Why is 1.5x on the hypercube better than 1x on the torus? Suppose you want to build a machine with about 1000 nodes. The square root of a thousand is just less than 32, so let's throw in an extra 24 nodes to make it a round 32. We can lay out 1024 nodes on a 32 x 32 square, join left to right, top to bottom, and we have a maximum path between two of 1024 nodes of 32 hops. Suppose instead we arrange our processors on ten boards each ten by ten, with vertical wires connecting each processor with the one above it and the one below it, as well tracks on the board linking each with those east, west, north and south. Connect the left hand side to the right, the front to the back and the top to the bottom, and we have a maximum path between any two of 1000 nodes of fifteen hops. That's twice as good.

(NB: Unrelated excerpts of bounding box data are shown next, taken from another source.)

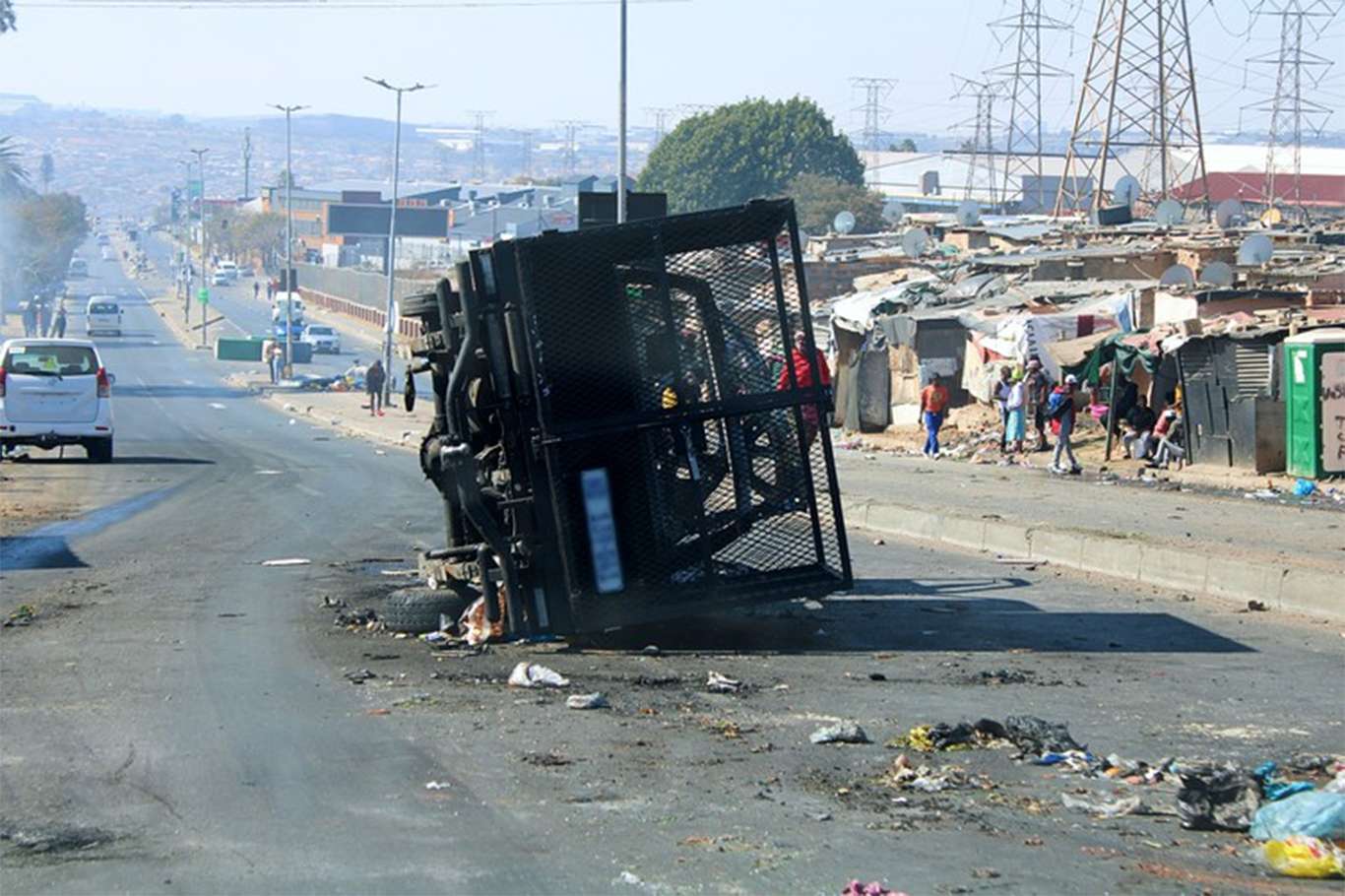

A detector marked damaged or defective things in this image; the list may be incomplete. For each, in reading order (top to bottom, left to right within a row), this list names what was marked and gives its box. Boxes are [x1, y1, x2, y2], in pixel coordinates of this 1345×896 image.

overturned truck [403, 200, 855, 634]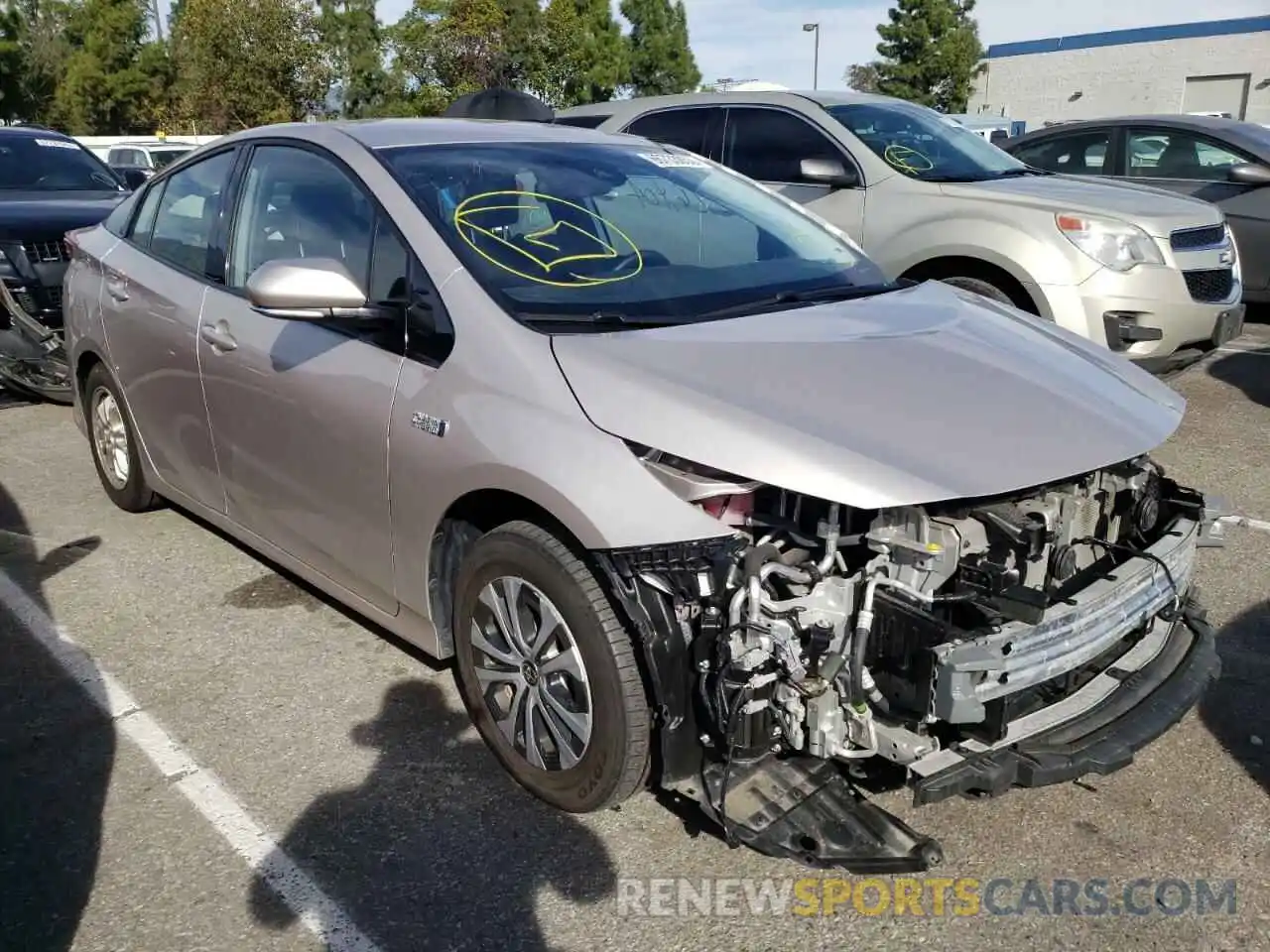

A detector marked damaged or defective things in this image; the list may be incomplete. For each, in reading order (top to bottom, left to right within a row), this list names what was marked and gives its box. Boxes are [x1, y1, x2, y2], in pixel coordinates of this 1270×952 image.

damaged silver toyota prius [66, 117, 1229, 873]
car front-end damage [594, 451, 1229, 878]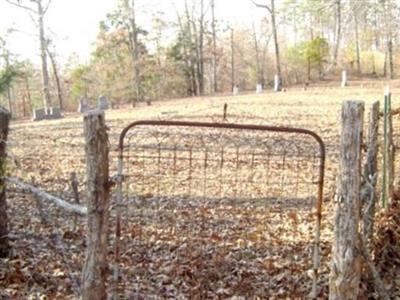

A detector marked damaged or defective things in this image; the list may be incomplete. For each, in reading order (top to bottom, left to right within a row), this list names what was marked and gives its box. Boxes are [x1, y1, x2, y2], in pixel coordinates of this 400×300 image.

rusty metal gate [114, 120, 326, 298]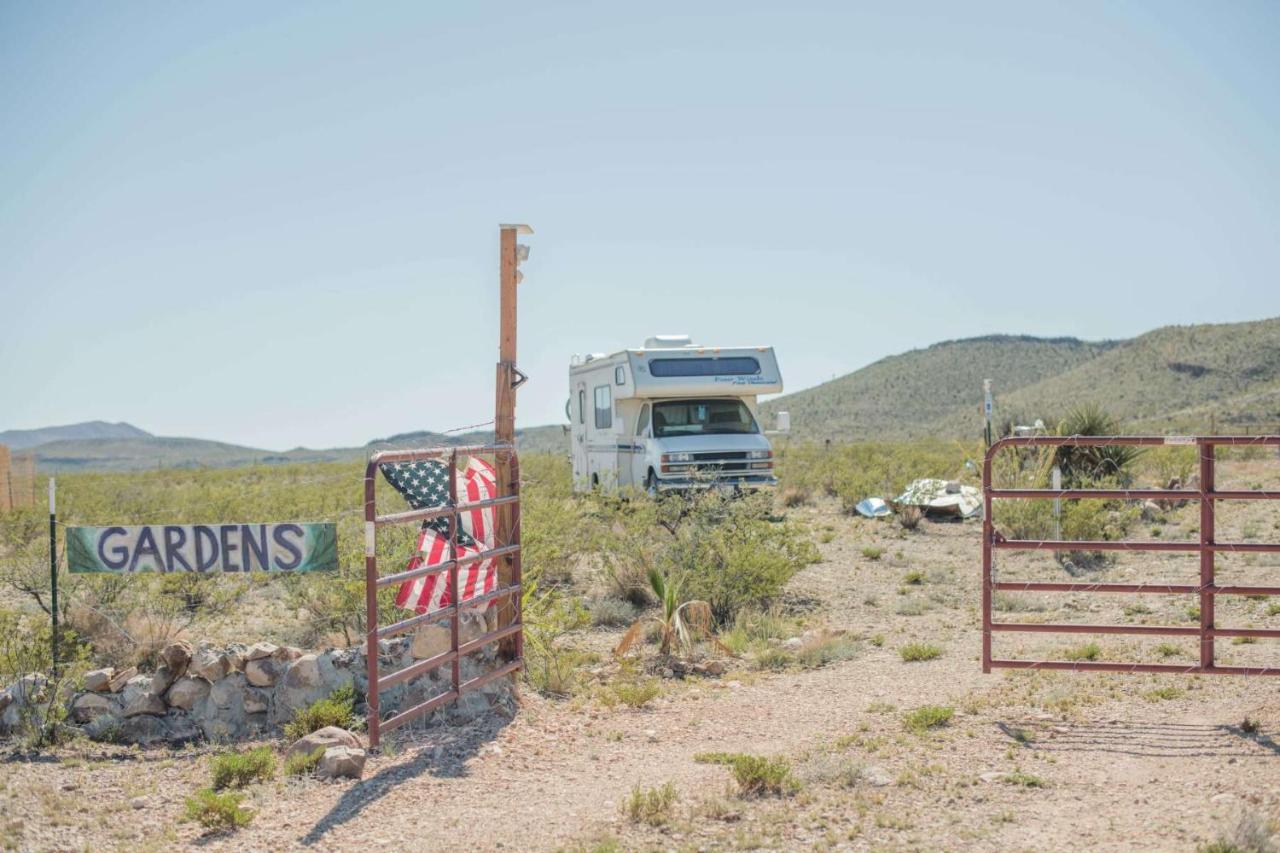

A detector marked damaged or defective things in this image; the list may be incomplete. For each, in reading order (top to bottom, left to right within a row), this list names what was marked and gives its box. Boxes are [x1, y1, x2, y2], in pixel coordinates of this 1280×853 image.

rusty metal gate [362, 446, 524, 744]
rusty metal gate [984, 436, 1272, 676]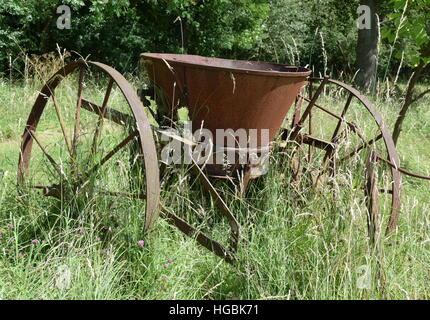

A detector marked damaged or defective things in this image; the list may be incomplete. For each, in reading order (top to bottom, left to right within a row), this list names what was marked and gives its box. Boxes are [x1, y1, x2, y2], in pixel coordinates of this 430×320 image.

rusty spoked wheel [17, 59, 160, 230]
funnel-shaped rusty hopper [143, 53, 310, 147]
rusty spoked wheel [284, 77, 402, 245]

Obviously, if you increase the number of interconnectors to each processor above six, the paths shorten further but the logical topology becomes even harder to visualise. This doesn't matter - it doesn't actually have to be visualised - but wiring would become a nightmare.

I've been thinking today about topologies which would allow higher numbers of connections and thus shorter paths, and I've come to this tentative conclusion.

I can imagine topologies which tesselate triangle-tetrahedron-hypertetrahedron and pentagon-dodecahedron-hyperdodecahedron. There are possibly others. But the square-cube-hypercube model has one important property that those others don't (or, at least, it isn't obvious to me that they do). In the square-cube-hypercube model, every node can be addressed by a fixed number of coordinates, and the shortest path from any node to any other is absolutely trivial to compute.

From this I conclude that the engineers who went before me - and who were a lot more thoughtful and expert than I am - were probably right: the square-cube-hypercube model, specifically toruses and hypercubes, is the right way to go.